Written exercise: Skip the images and copy each record exactly as written.

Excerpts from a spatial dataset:
◆ ◆ ◆
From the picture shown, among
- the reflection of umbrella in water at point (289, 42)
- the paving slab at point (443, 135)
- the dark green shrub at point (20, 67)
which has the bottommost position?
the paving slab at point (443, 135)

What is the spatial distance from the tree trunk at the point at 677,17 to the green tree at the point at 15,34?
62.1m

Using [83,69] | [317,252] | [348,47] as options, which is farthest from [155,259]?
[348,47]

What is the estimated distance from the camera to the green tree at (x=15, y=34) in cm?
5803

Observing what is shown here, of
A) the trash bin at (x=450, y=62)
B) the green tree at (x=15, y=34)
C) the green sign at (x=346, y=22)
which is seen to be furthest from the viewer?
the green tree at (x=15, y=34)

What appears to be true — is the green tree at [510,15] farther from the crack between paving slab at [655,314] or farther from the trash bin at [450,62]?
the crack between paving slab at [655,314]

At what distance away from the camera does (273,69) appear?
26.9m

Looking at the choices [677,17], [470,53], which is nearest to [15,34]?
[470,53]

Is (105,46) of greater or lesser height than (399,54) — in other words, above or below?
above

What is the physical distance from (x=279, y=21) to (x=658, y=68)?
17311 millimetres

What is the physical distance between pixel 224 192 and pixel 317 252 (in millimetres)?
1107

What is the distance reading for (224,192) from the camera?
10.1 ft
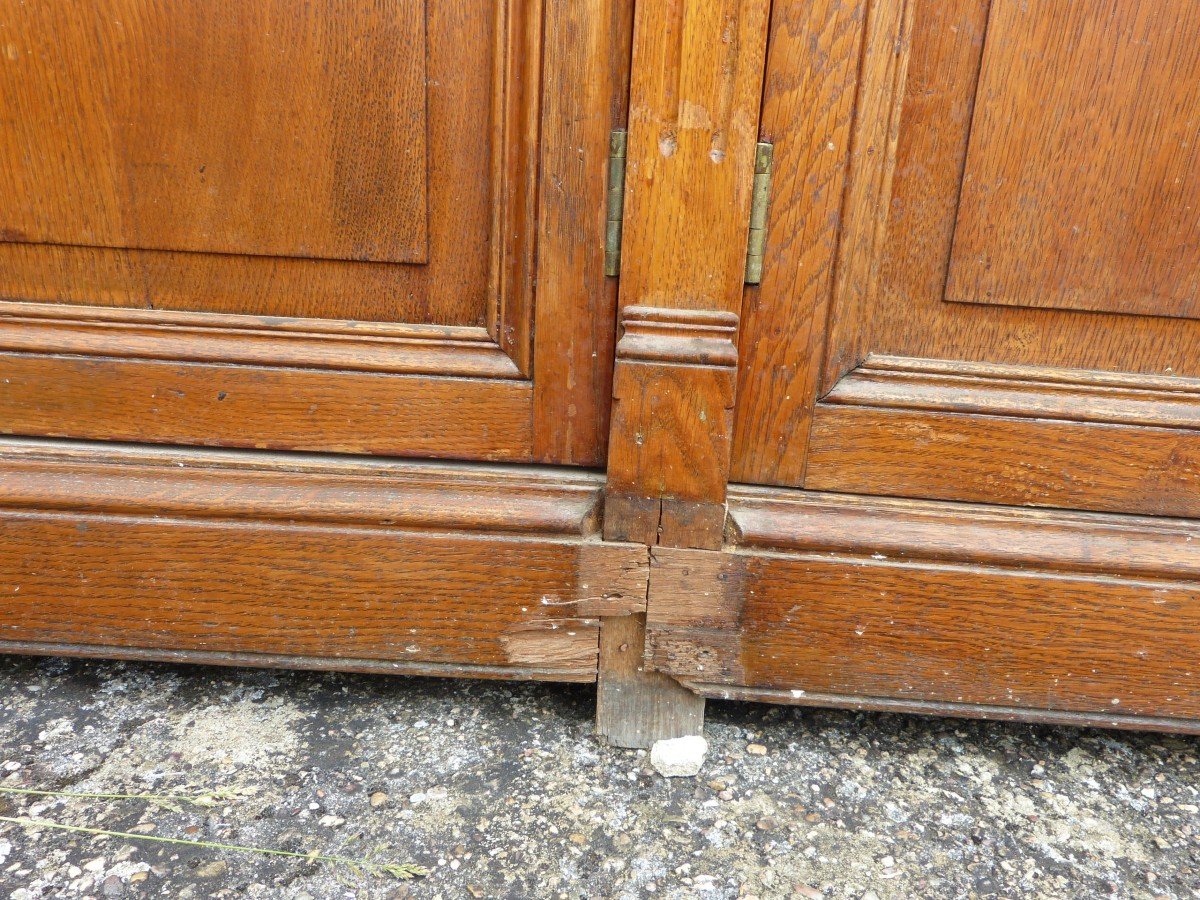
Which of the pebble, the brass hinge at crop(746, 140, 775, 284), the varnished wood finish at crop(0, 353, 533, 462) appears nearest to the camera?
the pebble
◆ ◆ ◆
Written reply:
From the picture shown, among
- the reflection of umbrella in water at point (289, 42)
- the paving slab at point (443, 135)
- the dark green shrub at point (20, 67)
which has the bottommost position?
the paving slab at point (443, 135)

What is the spatial distance from the tree trunk at the point at 677,17 to the green tree at the point at 15,34?
62.1m

Using [83,69] | [317,252] | [348,47] as options, which is farthest from [155,259]?
[348,47]

What is the estimated distance from the camera to the green tree at (x=15, y=34) in cm?
5803

Observing what is shown here, of
A) the trash bin at (x=450, y=62)
B) the green tree at (x=15, y=34)
C) the green sign at (x=346, y=22)
which is seen to be furthest from the viewer?
the green tree at (x=15, y=34)

What appears to be true — is the green tree at [510,15] farther from the crack between paving slab at [655,314] or farther from the trash bin at [450,62]?
the crack between paving slab at [655,314]

At what distance away from the camera does (273,69) appear?
26.9m

Looking at the choices [677,17], [470,53], which is nearest to [15,34]?
[470,53]

Is (105,46) of greater or lesser height than (399,54) — in other words, above or below?
above

What is the physical distance from (x=279, y=21) to (x=658, y=68)?
17311 millimetres

What is the physical distance between pixel 224 192 and pixel 317 252 (in millimetres)?
1107

What is the distance reading for (224,192) from the camera?
10.1 ft
Which of the pebble, the brass hinge at crop(746, 140, 775, 284), the varnished wood finish at crop(0, 353, 533, 462) appears nearest to the camera?
the pebble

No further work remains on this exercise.